### Extrait du document
------------------------------------------------------------------------

Ce plan de mise en œuvre sera élaboré d’ici le moins de juin 2014 par le Département fédéral de justice et police (DFJP) en collaboration avec le Département fédéral des affaires étrangères (DFAE) et le Département fédéral de l’économie, de la formation et de la recherche (DEFR). Un projet de loi suivra pour la fin de l’année.

Parallèlement, le Conseil fédéral dit qu’il "va engager sans délai des discussions exploratoires avec l’Union européenne (UE), dans la perspective d’ouvrir des négociations au sujet de l’accord sur la libre circulation des personnes (ALCP). Il s’agit aussi de clarifier la procédure concernant les négociations bilatérales en cours." Une allusion à l'extension de l’accord de libre circulation des personnes avec l'UE aux citoyens croates, rendu nécessaire par l’entrée de la Croatie dans l’UE le 1er juillet 2013, un accord paraphé, mais pas encore signé, les accords "Recherche" ou "Erasmus", conditionnés à cette extension de la libre circulation aux citoyens croates, les négociations techniques de l’accord UE/Suisse sur l’électricité, lequel prévoit l’intégration de la Suisse au marché européen de l’énergie et l’accord-cadre institutionnel, souhaité par l’UE, qui devrait incorporer l'acquis de tous les accords sectoriels déjà conclus et exiger la reprise par la Suisse de l'acquis sur le marché intérieur de l'énergie.

Cela explique que le Conseil fédéral déclare qu’il "clarifiera une à une les questions qui se posent et s'engagera pour parvenir aux meilleures solutions possibles tant sur le plan intérieur que sur le plan extérieur."

Le Conseil fédéral met en avant que "les nouvelles dispositions constitutionnelles" lui donnent trois ans "pour instaurer un nouveau système d'admission applicable à toutes les catégories d'étrangers". Le communiqué dit ensuite : "L'ALCP doit aussi être renégocié dans ce délai pour être adapté au nouveau système suisse d'immigration. D'ici là et sauf dénonciation par une des parties, l'ALCP reste en vigueur." En clair, le gouvernement suisse ne veut rien changer aux conditions actuelles d’ici trois ans, mais négocier avant toute dénonciation de l’ancien accord un nouvel accord adapté à son nouveau système. En d’autres mots : selon les Suisses, l’UE devrait s’adapter à la nouvelle situation en Suisse.

------------------------------------------------------------------------

### Entrées de la liste
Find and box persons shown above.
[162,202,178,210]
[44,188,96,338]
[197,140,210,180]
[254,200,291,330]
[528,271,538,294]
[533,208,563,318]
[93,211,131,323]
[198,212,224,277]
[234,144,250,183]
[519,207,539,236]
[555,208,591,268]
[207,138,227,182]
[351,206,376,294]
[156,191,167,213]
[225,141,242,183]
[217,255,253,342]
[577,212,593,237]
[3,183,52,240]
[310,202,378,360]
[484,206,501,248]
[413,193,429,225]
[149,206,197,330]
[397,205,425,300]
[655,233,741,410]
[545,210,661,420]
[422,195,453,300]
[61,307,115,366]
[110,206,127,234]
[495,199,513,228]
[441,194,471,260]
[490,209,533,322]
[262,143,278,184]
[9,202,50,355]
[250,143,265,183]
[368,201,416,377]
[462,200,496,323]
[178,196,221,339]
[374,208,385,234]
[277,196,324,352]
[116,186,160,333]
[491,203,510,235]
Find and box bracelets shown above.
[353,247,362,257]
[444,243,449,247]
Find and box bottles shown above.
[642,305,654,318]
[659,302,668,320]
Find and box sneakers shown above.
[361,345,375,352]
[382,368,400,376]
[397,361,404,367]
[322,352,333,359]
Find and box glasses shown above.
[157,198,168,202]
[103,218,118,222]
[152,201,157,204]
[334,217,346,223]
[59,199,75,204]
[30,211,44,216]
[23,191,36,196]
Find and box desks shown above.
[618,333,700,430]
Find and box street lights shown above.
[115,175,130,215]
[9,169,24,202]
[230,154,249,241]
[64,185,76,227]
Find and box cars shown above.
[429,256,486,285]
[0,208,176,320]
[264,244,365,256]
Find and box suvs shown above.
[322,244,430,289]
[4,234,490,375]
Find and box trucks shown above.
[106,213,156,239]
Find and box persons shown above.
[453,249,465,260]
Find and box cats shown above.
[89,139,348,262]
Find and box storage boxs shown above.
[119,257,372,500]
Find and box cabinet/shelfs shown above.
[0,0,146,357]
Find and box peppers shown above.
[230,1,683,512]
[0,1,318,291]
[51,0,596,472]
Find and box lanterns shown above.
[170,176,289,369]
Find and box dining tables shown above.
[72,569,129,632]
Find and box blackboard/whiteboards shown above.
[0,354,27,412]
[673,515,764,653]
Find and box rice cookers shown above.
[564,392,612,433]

------------------------------------------------------------------------

### Exercices à faire
A – Dans l'extrait sur la position du Conseil fédéral suisse face à l'UE, de combien de temps le Conseil fédéral dispose-t-il pour instaurer un nouveau système d'admission des étrangers ?
B – D'après l'extrait sur la position du Conseil fédéral suisse face à l'UE, pourquoi fallait-il étendre l'accord sur la libre circulation des personnes aux citoyens croates ? Quels accords dépendaient de cette extension ?
C – Rédigez la suite de l'extrait sur la position du Conseil fédéral suisse face à l'UE, en partant de sa dernière phrase.
La liste n'intervient en rien dans ce travail.

### Résultats finaux
A – Trois ans.

B – Cette extension était rendue nécessaire par l'entrée de la Croatie dans l'UE le 1er juillet 2013. Les accords « Recherche » et « Erasmus » étaient conditionnés à cette extension.

C –
La Suisse définira d’abord "un plan de mise en œuvre pour les travaux législatifs à venir". Son gouvernement juge que "ce plan est aussi indispensable pour pouvoir ouvrir les négociations nécessaires avec l'UE." Mais avant ces négociations, il y aura "des discussions exploratoires".

Plus concrètement, "parallèlement aux travaux législatifs, le DFJP et le DFAE vont s'engager pour que le Comité mixte Suisse-UE sur la libre circulation des personnes se réunisse rapidement, afin qu'il examine la situation".

Il faut ensuite clarifier "si l'extension de la libre circulation à la Croatie doit être traitée dans le cadre d'une renégociation de l'ALCP ou si cette question doit être réglée au préalable". La question se pose en effet si la Suisse peut encore signer un accord de ce genre. Or, si cet accord n’est pas signé, les accords "Recherche" ou "Erasmus" avec la  Suisse devraient du point de vue de l’UE également ne pas devoir être signés.

En guise de "stratégie bilatérale", la Suisse prône, "afin de coordonner dans la mesure de possible, sur les plans temporel et matériel, les volets de politique intérieure et extérieure du processus de mise en œuvre", que son Département fédéral des Affaires étrangères prenne "contact sans tarder avec les institutions de l'UE et ses États membres".

Suit une phrase qui sera analysée dans les chancelleries des Etats membres et à la Commission : "Au cours des prochaines semaines et des prochains mois, les membres du gouvernement mettront également à profit leurs rencontres bilatérales avec leurs homologues européens à cet effet." Sera-ce pour expliquer la situation ou sera-ce pour aller éventuellement vers des arrangements bilatéraux avec les Etats membres, contournant la Commission qui est actuellement censée être le premier interlocuteur de la Suisse au nom de l’UE ? Un rendez-vous est en tout cas déjà prévu selon la presse suisse avec la chancelière allemande Angela Merkel au cours de la semaine du 17 au 21 février.

La suite et fin du communiqué ne tranche guère la question, mais laisse encore plus de marges aux interprétations : "Ces contacts et les discussions exploratoires prévues doivent permettre non seulement de tenir l'UE et ses États membres informés des travaux en cours en Suisse, mais aussi de clarifier les intérêts respectifs de chaque partie en vue de l'ouverture de nouvelles négociations." Chaque partie, est-ce l’UE, représentée par la Commission, et la Suisse, ou les Etats membres de l’UE, pris un à un, et la Suisse, ou un mélange des deux qui dérogerait à la méthode communautaire, ou s’agit-il simplement d’informer toutes les parties de l’UE, institutions et Etats membres, de la perception qu’a la Suisse de "ses intérêts économiques globaux" dont elle doit dorénavant faire dépendre sa politique d’immigration  ?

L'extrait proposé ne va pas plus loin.